Personal information
- Nickname: The Jackal
- Born: July 30, 1993 (age 32) Alexandria, Egypt
- Height: 1.83 m (6 ft 0 in)
- Weight: 73 kg (161 lb)

Sport
- Country: England Egypt
- Handedness: Right Handed
- Turned pro: 2010
- Coached by: Hadrian Stiff, Haitham Effat, Ian Thomas
- Retired: Active
- Racquet used: Tecnifibre Carboflex X-Top 130

Men's singles
- Highest ranking: No. 3 (May 2018)
- Current ranking: No. 8 (February 2026)
- Title: 17

Medal record
Men's squash
Representing Egypt
World Championships
| Silver medal – second place | 2017 Manchester | Singles |
World Team Championships
| Gold medal – first place | 2017 Marseille | Team |
Representing England
World Team Championships
| Silver medal – second place | 2023 Tauranga | Team |
| Silver medal – second place | 2024 Hong Kong | Team |
European Team Championships
| Gold medal – first place | 2025 Wrocław | Team |
| Gold medal – first place | 2026 Amsterdam | Team |

= Marwan El Shorbagy =

Egyptian squash player (born 1993)

Marwan Hossam El Shorbagy (born 30 July 1993) is an Egyptian-English professional squash player. He is a former world team champion and reached his career-high ranking reaching World No. 3 in May 2018, while playing for his native Egypt. He won the World Juniors in 2011 & 2012 and became the third player in history to win the World Junior twice.

◆ ENTRIES ◆
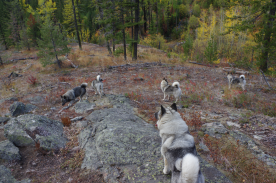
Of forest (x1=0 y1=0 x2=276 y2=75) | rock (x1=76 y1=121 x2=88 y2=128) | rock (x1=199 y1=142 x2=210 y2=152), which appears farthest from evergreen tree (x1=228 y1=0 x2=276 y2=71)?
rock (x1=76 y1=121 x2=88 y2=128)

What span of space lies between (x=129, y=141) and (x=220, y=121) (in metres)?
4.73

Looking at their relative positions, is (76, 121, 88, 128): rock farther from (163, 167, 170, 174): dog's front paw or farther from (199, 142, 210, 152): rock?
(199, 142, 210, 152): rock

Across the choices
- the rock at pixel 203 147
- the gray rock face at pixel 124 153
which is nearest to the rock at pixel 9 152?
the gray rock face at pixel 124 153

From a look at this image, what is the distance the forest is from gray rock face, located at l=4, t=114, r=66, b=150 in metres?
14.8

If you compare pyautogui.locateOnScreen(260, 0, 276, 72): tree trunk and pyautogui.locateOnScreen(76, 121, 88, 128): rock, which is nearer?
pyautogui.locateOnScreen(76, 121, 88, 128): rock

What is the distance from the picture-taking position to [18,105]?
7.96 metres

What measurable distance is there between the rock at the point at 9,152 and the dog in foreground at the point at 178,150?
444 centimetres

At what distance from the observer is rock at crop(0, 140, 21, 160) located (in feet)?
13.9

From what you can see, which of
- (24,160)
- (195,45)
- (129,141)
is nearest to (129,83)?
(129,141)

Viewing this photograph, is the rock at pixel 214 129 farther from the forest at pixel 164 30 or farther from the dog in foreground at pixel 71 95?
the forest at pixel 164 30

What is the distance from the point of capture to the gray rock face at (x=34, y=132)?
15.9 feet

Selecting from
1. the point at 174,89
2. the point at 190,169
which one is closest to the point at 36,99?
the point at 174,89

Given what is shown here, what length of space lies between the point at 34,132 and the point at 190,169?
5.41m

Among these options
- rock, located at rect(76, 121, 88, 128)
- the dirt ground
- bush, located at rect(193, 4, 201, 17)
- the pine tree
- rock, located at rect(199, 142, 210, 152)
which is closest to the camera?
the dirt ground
==
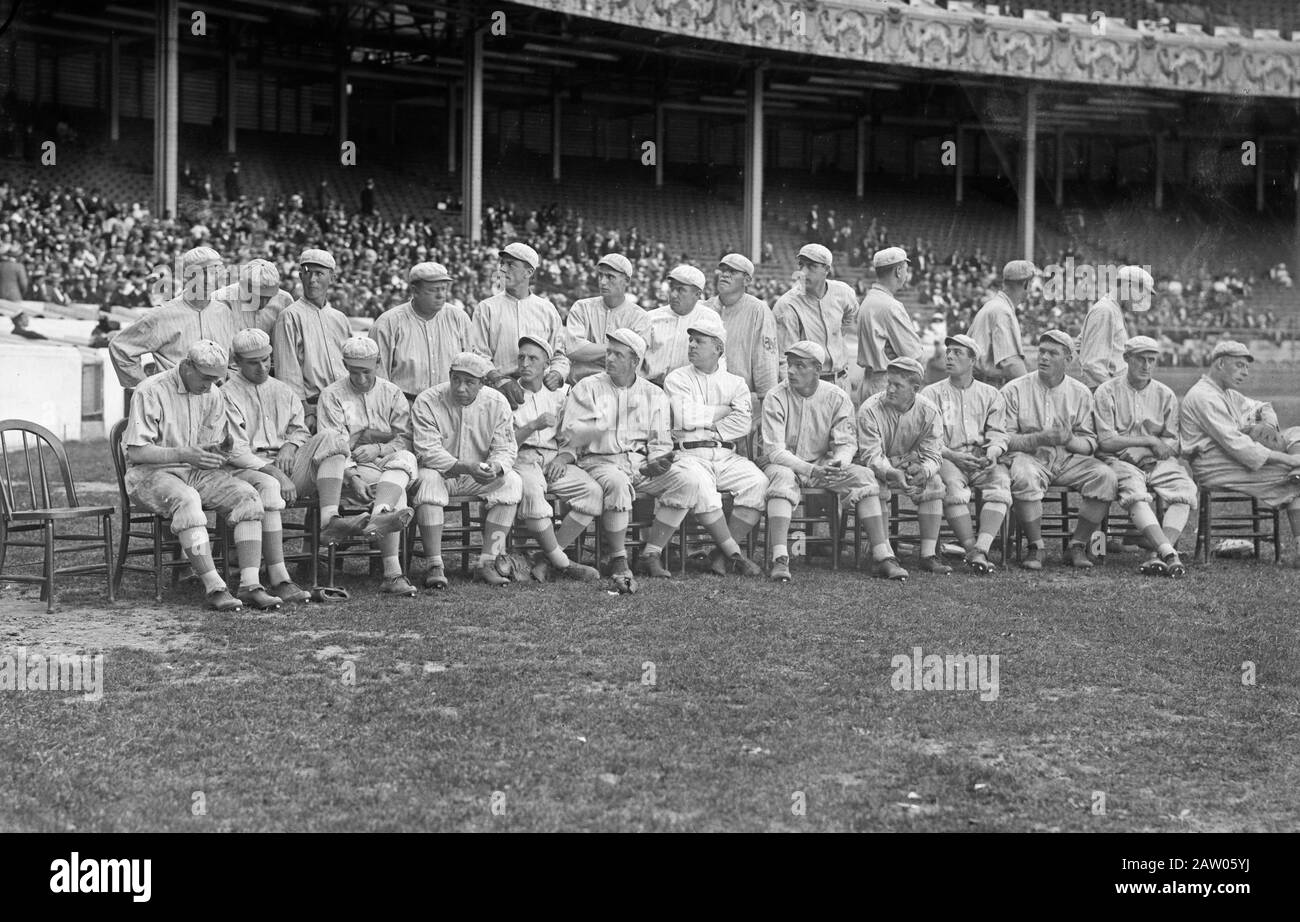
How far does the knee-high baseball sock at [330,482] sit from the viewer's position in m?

◆ EXERCISE ◆
Could you reproduce the squash player's profile between "- Weight: 73" and "8 (February 2026)", inclusive, renaming "Right Handed" to "Left Handed"? The records have nothing to do with the squash player's profile.

◆ COMPLETE OUTPUT ◆
- Weight: 73 kg (161 lb)

Sport
- Country: England Egypt
- Handedness: Left Handed
- Turned pro: 2010
- Coached by: Hadrian Stiff, Haitham Effat, Ian Thomas
- Retired: Active
- Racquet used: Tecnifibre Carboflex X-Top 130

Men's singles
- Highest ranking: No. 3 (May 2018)
- Current ranking: No. 8 (February 2026)